## Overview
Whatnot Engineering developed an AI-powered automation system to address GraphQL schema bloat, demonstrating a practical application of LLMs in production for code maintenance tasks. The company, which operates a livestream shopping platform serving multiple client applications (iOS, Android, web, and internal admin tools), accumulated substantial technical debt in the form of unused GraphQL fields from deprecated features and retired endpoints. This case study illustrates how Whatnot transformed a labor-intensive, risky maintenance task into an autonomous background process using an AI agent integrated into their CI/CD pipeline.
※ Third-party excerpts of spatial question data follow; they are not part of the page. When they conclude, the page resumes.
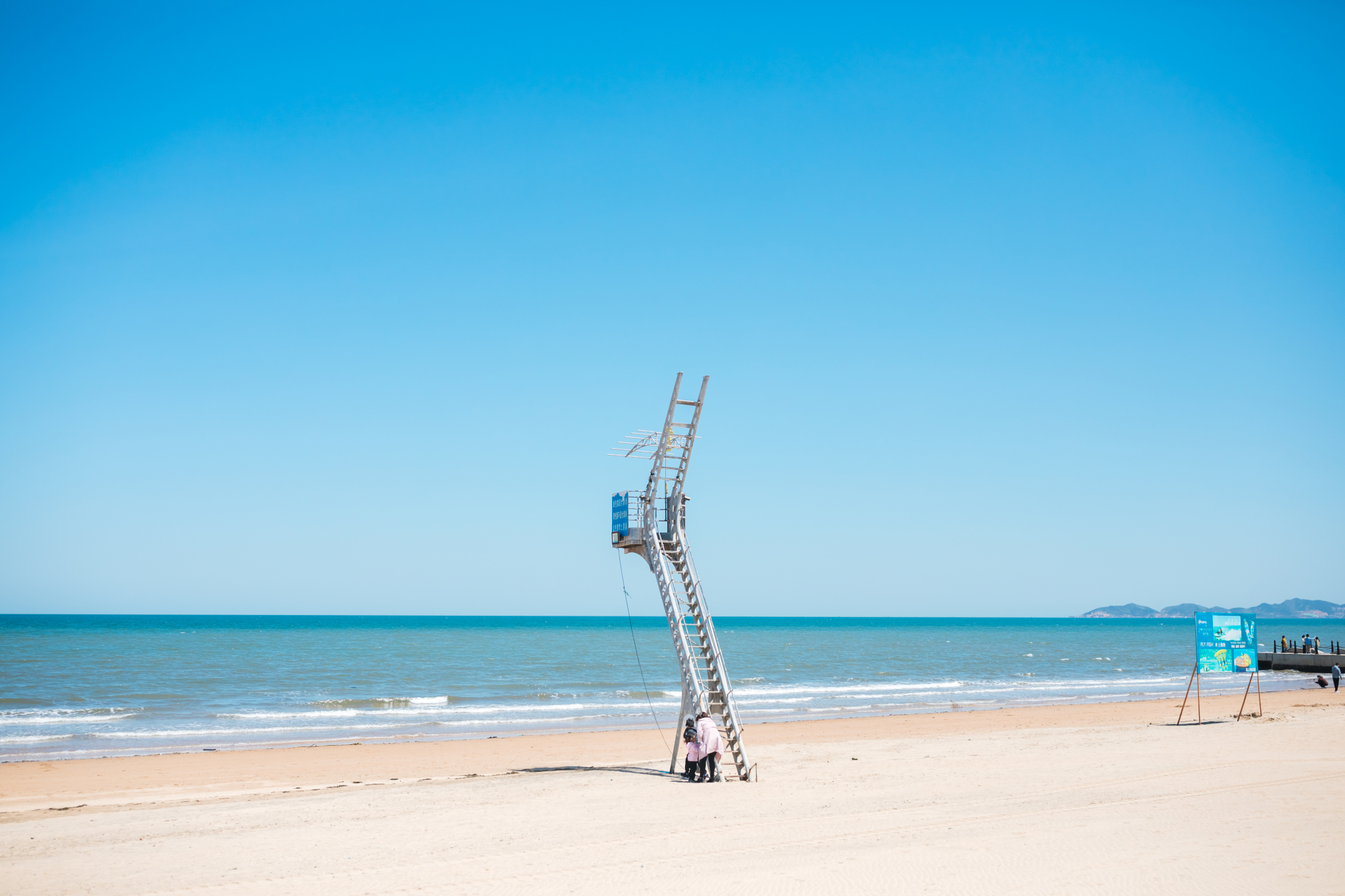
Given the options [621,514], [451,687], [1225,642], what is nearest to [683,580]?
[621,514]

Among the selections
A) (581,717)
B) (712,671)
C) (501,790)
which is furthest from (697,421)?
(581,717)

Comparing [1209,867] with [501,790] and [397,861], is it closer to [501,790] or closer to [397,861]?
[397,861]

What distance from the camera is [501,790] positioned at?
1570 centimetres

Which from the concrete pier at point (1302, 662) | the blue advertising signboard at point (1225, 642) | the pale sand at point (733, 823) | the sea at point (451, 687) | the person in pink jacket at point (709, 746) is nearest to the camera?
the pale sand at point (733, 823)

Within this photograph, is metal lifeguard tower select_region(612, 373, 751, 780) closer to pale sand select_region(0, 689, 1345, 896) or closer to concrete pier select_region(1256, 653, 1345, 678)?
pale sand select_region(0, 689, 1345, 896)

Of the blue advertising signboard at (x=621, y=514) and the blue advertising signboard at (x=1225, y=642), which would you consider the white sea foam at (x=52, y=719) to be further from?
the blue advertising signboard at (x=1225, y=642)

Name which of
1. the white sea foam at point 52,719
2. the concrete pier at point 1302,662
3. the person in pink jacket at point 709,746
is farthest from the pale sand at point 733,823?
the concrete pier at point 1302,662

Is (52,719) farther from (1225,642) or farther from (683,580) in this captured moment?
(1225,642)

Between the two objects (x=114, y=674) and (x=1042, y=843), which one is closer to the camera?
(x=1042, y=843)

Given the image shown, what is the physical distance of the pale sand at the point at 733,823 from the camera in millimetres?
9828

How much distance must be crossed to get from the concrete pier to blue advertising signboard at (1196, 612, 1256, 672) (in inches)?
1057

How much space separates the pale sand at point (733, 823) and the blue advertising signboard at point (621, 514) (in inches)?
169

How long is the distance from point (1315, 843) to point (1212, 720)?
18.7 meters

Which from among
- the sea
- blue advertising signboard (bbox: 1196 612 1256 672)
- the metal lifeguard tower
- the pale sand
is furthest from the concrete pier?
the metal lifeguard tower
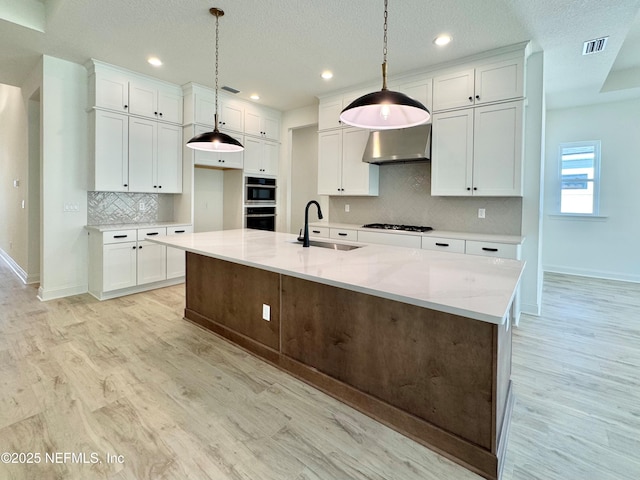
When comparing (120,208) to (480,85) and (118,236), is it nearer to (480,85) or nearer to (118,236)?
(118,236)

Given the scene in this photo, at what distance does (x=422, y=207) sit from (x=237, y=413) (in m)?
3.41

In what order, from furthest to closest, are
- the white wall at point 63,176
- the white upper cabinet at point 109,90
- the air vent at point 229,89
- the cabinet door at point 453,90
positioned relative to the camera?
the air vent at point 229,89, the white upper cabinet at point 109,90, the white wall at point 63,176, the cabinet door at point 453,90

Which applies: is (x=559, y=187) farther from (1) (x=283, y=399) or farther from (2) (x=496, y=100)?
(1) (x=283, y=399)

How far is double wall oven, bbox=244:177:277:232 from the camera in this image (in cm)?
550

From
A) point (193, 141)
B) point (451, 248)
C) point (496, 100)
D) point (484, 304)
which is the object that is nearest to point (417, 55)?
point (496, 100)

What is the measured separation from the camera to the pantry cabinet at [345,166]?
458cm

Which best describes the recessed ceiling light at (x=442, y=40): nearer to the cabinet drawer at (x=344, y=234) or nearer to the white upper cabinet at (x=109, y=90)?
the cabinet drawer at (x=344, y=234)

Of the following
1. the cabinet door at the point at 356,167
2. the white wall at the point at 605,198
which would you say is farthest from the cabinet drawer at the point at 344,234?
the white wall at the point at 605,198

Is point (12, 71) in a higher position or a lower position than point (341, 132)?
higher

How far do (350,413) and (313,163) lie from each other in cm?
470

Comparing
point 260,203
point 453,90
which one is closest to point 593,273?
point 453,90

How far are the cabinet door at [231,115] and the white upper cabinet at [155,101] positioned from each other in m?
0.59

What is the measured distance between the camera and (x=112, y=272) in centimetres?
400

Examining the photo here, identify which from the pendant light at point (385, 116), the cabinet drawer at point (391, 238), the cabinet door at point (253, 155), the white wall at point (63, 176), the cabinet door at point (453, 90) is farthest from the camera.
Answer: the cabinet door at point (253, 155)
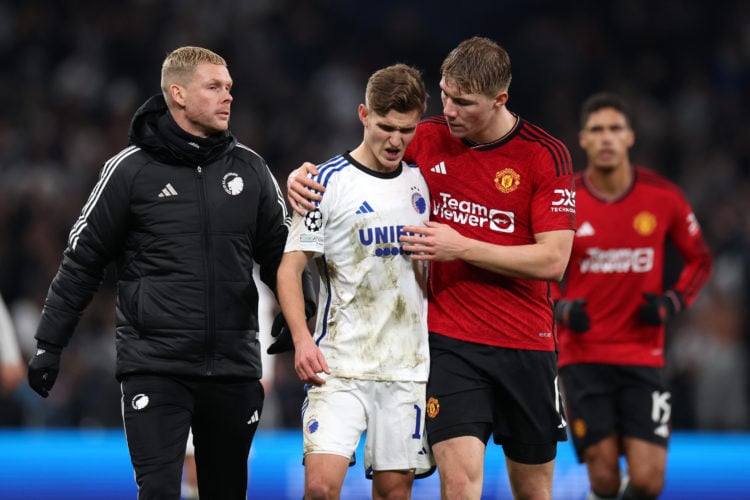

The core problem stemmed from the natural evolution of a complex system. As engineers built new features and moved on to other priorities, deprecated patterns and old endpoints remained in the codebase. Over time, this cruft created multiple challenges: increased schema complexity, difficulty in navigation, and production risks—including instances where old, unoptimized endpoints were accidentally reused in client code. While the team recognized the need for cleanup, the manual effort required (15 minutes to several hours per field) and the risk of breaking changes made it impractical to ask engineers to address this systematically.
## The Challenge of Identifying Unused Fields
The Whatnot team discovered that identifying truly unused GraphQL fields is significantly more complex than it initially appears. Static analysis alone proved insufficient for several reasons. The company's multiple client applications meant that older versions of mobile apps might still call queries removed from the main branch, and admin tooling often executed queries entirely outside primary repositories. This reality made it impossible to rely solely on code scanning to determine what was safe to delete.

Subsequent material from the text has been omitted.